[THE RECORDS]:
########
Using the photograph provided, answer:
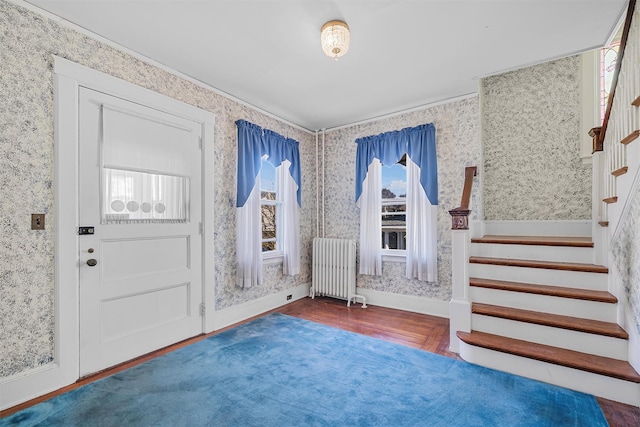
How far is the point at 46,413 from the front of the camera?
5.67ft

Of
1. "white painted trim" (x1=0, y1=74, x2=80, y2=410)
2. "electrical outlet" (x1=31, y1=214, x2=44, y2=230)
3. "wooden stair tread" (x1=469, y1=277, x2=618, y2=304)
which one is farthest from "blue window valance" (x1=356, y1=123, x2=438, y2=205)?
"electrical outlet" (x1=31, y1=214, x2=44, y2=230)

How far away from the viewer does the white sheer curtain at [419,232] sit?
3.44 meters

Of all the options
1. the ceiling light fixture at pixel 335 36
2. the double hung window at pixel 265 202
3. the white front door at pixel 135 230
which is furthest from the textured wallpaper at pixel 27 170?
the ceiling light fixture at pixel 335 36

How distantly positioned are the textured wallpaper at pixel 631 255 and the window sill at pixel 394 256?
1.99 metres

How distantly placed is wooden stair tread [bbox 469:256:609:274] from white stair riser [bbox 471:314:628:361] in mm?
########
[REQUEST]:
Rewrite the whole listing with "textured wallpaper" replaced by "patterned wallpaper" and everything else left unchanged. Leave the pictures out.

[SOLUTION FOR THIS PROBLEM]:
Using the photograph provided, answer:
How far is the point at 46,413 from the front of the camera?
5.67ft

Of
1. "white painted trim" (x1=0, y1=74, x2=80, y2=410)
2. "electrical outlet" (x1=31, y1=214, x2=44, y2=230)
3. "wooden stair tread" (x1=469, y1=277, x2=618, y2=304)
which one is farthest from "blue window valance" (x1=356, y1=123, x2=438, y2=205)?
"electrical outlet" (x1=31, y1=214, x2=44, y2=230)

How far away from the viewer does the white sheer curtain at [419,232] sit?
3.44 meters

Of all the options
1. the ceiling light fixture at pixel 335 36
2. the double hung window at pixel 265 202
3. the white front door at pixel 135 230
which is furthest from the patterned wallpaper at pixel 27 170?
the ceiling light fixture at pixel 335 36

How distantly positioned are the patterned wallpaper at pixel 631 255 and the window sill at pixel 394 256?
1.99 metres

How distantly placed is wooden stair tread [bbox 469:256:609:274] from white stair riser [bbox 471:314:628:361] in mm?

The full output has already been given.